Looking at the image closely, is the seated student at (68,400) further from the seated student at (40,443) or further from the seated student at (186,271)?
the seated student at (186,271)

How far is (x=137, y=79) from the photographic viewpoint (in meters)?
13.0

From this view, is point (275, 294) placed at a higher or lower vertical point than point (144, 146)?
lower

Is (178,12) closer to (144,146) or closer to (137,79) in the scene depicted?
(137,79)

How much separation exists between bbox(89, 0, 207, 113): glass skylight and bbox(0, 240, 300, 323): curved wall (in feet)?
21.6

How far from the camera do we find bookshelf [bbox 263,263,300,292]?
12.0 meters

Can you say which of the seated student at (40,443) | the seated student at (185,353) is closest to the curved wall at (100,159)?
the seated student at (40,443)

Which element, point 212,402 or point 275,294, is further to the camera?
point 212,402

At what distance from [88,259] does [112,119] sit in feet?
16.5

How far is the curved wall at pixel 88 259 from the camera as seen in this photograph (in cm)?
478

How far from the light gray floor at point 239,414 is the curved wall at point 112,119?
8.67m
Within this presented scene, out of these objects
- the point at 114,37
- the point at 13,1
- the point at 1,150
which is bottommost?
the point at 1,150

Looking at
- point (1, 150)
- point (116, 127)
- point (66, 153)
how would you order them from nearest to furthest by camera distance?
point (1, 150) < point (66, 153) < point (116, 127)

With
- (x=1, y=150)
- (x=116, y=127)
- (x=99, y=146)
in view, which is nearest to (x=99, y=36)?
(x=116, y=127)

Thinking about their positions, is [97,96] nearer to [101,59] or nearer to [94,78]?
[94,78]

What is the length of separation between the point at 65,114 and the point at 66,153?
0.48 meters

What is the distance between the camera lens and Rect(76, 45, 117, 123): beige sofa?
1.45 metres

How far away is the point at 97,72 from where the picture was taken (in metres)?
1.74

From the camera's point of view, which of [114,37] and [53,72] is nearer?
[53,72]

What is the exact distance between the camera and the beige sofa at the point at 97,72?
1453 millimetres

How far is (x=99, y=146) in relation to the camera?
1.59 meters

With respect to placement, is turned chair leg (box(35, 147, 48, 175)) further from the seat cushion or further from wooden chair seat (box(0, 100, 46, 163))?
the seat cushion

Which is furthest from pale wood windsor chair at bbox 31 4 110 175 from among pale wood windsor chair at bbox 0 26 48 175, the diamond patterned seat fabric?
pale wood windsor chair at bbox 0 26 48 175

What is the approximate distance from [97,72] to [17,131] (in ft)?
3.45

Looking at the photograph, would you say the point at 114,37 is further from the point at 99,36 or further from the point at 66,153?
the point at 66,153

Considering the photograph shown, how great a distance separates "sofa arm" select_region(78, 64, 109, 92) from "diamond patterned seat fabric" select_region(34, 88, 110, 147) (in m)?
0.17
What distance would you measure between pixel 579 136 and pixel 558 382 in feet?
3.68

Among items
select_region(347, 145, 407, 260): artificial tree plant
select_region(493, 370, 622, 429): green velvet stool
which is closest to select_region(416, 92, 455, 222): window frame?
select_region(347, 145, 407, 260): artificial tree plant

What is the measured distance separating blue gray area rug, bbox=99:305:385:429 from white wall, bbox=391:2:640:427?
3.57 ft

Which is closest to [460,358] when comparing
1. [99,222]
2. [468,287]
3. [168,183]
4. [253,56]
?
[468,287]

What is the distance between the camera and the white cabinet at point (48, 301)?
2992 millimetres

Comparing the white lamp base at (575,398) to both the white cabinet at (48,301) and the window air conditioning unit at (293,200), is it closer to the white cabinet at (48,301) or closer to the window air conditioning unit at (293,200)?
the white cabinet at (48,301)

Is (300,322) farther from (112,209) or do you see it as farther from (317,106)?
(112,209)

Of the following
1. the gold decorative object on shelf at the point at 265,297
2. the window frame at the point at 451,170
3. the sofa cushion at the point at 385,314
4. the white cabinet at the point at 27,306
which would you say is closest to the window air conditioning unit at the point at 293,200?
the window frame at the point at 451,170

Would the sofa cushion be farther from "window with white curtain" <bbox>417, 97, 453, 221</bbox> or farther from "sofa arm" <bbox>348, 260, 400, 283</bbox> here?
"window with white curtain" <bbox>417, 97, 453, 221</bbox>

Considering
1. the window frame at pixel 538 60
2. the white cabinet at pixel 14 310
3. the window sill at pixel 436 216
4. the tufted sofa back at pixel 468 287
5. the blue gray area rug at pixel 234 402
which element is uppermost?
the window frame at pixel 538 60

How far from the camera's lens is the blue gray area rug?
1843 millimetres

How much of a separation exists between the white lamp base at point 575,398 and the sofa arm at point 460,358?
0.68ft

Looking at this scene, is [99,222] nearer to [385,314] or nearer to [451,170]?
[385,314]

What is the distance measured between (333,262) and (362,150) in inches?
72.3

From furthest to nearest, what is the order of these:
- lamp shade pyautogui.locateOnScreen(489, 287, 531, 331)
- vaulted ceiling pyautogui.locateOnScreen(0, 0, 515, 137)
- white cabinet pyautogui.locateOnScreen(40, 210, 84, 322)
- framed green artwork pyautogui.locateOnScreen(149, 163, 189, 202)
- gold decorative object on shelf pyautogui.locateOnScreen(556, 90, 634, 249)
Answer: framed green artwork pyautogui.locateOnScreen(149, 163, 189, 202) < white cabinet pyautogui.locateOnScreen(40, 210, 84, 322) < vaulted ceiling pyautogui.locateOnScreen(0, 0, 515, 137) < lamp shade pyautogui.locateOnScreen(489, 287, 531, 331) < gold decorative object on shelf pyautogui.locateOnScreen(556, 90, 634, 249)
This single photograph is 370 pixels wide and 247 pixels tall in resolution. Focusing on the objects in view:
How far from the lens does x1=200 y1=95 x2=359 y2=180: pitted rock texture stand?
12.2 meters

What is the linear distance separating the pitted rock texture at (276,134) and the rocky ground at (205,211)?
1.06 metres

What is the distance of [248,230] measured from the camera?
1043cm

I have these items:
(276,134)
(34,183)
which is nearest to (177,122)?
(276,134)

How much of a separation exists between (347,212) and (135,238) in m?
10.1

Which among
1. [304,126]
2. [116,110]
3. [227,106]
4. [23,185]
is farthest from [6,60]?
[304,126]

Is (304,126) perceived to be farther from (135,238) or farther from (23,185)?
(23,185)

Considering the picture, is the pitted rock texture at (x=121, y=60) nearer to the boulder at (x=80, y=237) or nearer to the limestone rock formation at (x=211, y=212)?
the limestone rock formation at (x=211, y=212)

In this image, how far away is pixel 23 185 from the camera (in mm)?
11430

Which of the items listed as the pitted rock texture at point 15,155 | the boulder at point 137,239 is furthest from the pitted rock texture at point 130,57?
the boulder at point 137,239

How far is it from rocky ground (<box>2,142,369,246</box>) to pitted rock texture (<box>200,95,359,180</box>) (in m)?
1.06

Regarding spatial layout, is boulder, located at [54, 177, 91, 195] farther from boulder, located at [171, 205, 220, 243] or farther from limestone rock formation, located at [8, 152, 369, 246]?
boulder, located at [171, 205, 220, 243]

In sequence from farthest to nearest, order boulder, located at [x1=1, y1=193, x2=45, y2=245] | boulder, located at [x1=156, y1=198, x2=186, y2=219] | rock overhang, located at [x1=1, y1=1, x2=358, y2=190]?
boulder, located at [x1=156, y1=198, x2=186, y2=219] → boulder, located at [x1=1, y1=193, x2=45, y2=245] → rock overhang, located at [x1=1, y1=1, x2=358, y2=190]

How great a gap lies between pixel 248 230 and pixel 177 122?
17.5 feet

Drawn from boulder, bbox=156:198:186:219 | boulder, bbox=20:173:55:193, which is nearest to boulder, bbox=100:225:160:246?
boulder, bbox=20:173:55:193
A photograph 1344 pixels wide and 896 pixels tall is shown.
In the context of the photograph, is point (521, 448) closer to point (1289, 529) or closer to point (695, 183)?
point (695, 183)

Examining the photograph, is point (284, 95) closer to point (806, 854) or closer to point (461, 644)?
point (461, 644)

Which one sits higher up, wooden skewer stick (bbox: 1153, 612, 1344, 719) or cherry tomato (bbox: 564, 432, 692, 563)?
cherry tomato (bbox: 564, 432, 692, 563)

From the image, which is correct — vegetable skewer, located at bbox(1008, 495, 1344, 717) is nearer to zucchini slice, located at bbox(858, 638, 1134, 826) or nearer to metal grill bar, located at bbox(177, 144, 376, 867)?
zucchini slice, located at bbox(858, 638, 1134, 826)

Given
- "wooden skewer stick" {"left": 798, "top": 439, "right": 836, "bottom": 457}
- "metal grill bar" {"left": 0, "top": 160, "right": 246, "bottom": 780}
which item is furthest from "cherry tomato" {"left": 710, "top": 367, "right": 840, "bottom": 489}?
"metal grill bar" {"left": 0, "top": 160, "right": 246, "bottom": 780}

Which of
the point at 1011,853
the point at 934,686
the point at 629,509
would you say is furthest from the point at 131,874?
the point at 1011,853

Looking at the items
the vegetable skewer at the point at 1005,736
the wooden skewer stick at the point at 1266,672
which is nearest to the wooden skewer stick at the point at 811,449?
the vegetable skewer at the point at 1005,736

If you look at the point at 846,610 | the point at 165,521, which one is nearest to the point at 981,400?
•••••
* _PROBLEM DETAILS_
From the line with "In sequence from" to the last line of the material, give every line again exactly, and only those lines.

* _COMPLETED EXERCISE_
In sequence from farthest to nearest, order boulder, located at [x1=1, y1=193, x2=45, y2=245] | boulder, located at [x1=156, y1=198, x2=186, y2=219] | rock overhang, located at [x1=1, y1=1, x2=358, y2=190]?
boulder, located at [x1=156, y1=198, x2=186, y2=219] → boulder, located at [x1=1, y1=193, x2=45, y2=245] → rock overhang, located at [x1=1, y1=1, x2=358, y2=190]

How great a gap lies between pixel 248 230 and pixel 177 122?
17.5 feet

Drawn from boulder, bbox=156:198:186:219 | boulder, bbox=20:173:55:193, which is nearest to boulder, bbox=100:225:160:246?
boulder, bbox=20:173:55:193
A photograph 1344 pixels wide and 896 pixels tall is shown.
In the context of the photograph, is point (521, 448) closer to point (1289, 529) or closer to point (695, 183)?
point (695, 183)

Examining the photograph, is point (284, 95) closer to point (806, 854) or closer to point (461, 644)?
point (461, 644)

Which one sits higher up, wooden skewer stick (bbox: 1153, 612, 1344, 719) or cherry tomato (bbox: 564, 432, 692, 563)?
cherry tomato (bbox: 564, 432, 692, 563)

From the image, which is correct — vegetable skewer, located at bbox(1008, 495, 1344, 717) is nearer to zucchini slice, located at bbox(858, 638, 1134, 826) or nearer to metal grill bar, located at bbox(177, 144, 376, 867)?
zucchini slice, located at bbox(858, 638, 1134, 826)

Given
- "wooden skewer stick" {"left": 798, "top": 439, "right": 836, "bottom": 457}
- "metal grill bar" {"left": 0, "top": 160, "right": 246, "bottom": 780}
which item is furthest from "cherry tomato" {"left": 710, "top": 367, "right": 840, "bottom": 489}?
"metal grill bar" {"left": 0, "top": 160, "right": 246, "bottom": 780}

Which of
the point at 1011,853
the point at 934,686
the point at 629,509
would you say is furthest from the point at 131,874?
the point at 1011,853

Looking at the items
the vegetable skewer at the point at 1005,736
the wooden skewer stick at the point at 1266,672
which is nearest to the wooden skewer stick at the point at 811,449?
the vegetable skewer at the point at 1005,736

If you look at the point at 846,610 | the point at 165,521, which one is nearest to the point at 981,400?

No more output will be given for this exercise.